What’s an Extinction Rebellion meeting really like?

The Noiseletter
3 min readSep 7, 2020

Freya is a member of the Bristol group, and she reveals all on the nuances on what makes the group tick. She even lets loose on THAT tube incident.

We all know we should be doing more to help the environment, and we all know there’s a movement based entirely around doing just that. So why aren’t more of us getting involved? There’s a lack of knowledge about what the organisation does, how it works and why it seems to be responsible for a few slightly questionable stunts (we all heard about the tube incident late last year). I’ve been along to a quite a few meetings in the past months, and can try and help explain how it works and what you can expect if you want to pop along, vegan snacks in hand, but don’t quite know what to expect.

The meetings are, first and foremost, one of the most welcoming and well organised events I’ve ever attended.

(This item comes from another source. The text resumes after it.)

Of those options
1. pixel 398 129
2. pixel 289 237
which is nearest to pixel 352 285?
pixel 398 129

With no assigned leader, ‘hosts’ take turns leading discussions. In meetings, you can stay quiet or be as engaged as you’d like. I hadn’t been warned about the hand movements, though, and they slightly threw me off. To keep the conversation moving forward, you’re encouraged to show agreement or disagreement by various signals (it’s basically all variations of hand waving). The desire to interject also has its own signal, so as to avoid people talking over one another. It all seems slightly woo-woo, but within minutes you find yourself happily waving along, stunned at how seamlessly the discussions are progressing, with the aid of the odd hand movement.

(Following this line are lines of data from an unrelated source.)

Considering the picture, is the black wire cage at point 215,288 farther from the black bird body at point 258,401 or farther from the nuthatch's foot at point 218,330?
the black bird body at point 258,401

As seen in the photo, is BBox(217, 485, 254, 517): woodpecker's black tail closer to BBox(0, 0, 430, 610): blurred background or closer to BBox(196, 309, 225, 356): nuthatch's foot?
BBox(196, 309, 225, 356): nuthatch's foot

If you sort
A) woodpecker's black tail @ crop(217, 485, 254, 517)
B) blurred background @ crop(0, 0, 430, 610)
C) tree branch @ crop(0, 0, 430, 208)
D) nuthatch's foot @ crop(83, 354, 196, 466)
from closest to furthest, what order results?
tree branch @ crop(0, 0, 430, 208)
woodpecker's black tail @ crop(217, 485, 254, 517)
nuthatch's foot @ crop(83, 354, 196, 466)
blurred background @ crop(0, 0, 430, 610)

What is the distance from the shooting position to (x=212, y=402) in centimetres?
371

The views held within each meeting are wide-ranging and often not politically or even ethically aligned. This is why you sometimes have incidents like the Canning Town tube demonstration — as a totally decentralised movement, XR is totally democratic and can allow its members to carry out their own ‘actions’ without permission from a higher power. However, this also means individuals are allowed to act of their own accord, sometimes with damaging repercussions for the XR image. From my experience at XR meetings, I can’t imagine that tube demonstration would have been hugely well received at all, in fact.

Despite differences in opinion about the way in which environmental activism can be carried out, the group is galvanised around its common goal and real decisions are made. This is something other movements often struggle to do. I think of feminism, a belief system rooted in a single goal of equality. It is constantly coming up against problems, because of various fractions splintering off, with disagreements within the movement somehow louder than the cause those within it are trying to fight for.

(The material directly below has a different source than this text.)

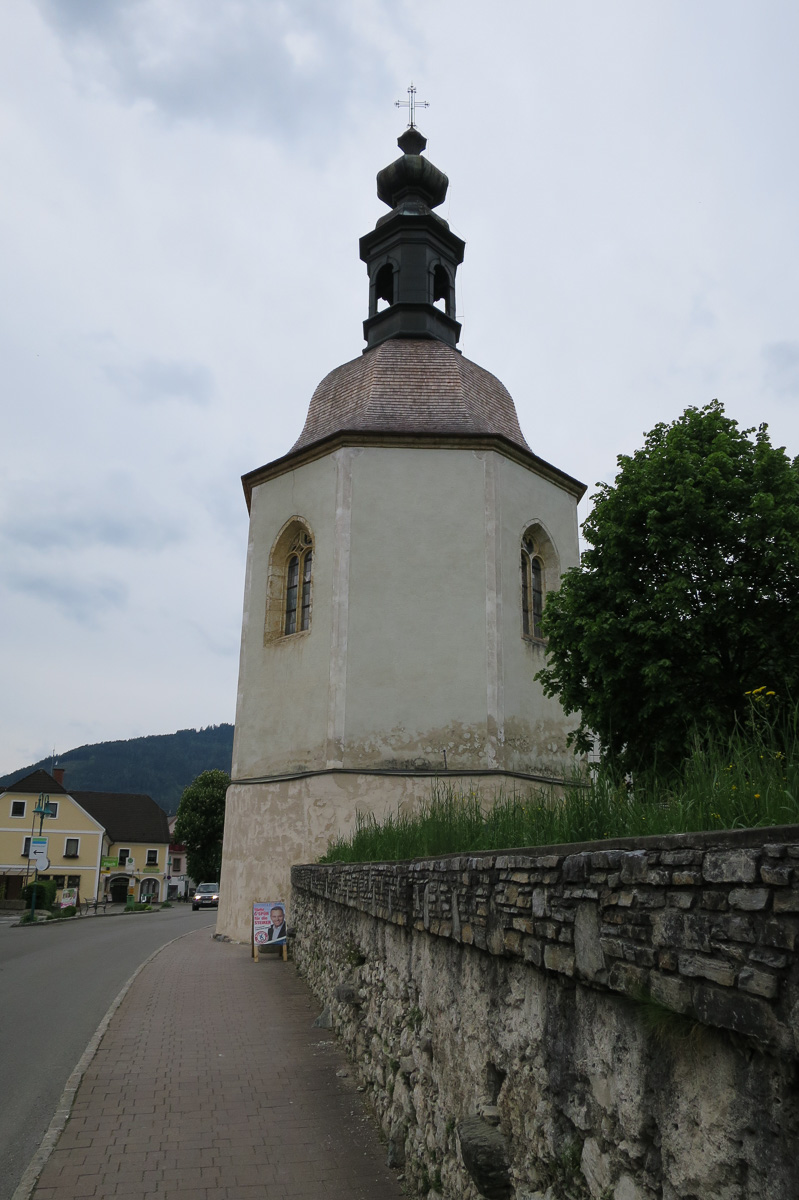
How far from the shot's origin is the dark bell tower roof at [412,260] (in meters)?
23.2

There’s nothing dangerous about going to an XR meeting and helping out in whatever way you can. The movement is set up in such a way that if you have absolutely no desire to put yourself out there in a demonstrative way and risk arrest, there is no pressure to. They need rebels to help design artwork for their protests, provide legal and media advice, and even just hand out water during the ‘uprisings’.

What’s there to lose? The suffragettes did much worse, and we all rather like having the right to vote, don’t we? It would be awfully nice if we still had a planet to be able to vote on in a few years’ time too.

If you’re interested in popping along to a meeting, find your local group here. Best case scenario, you help make some real change and meet fascinating people along the way. Worst case, you enjoy a falafel ball and have a good anecdote to share at the pub.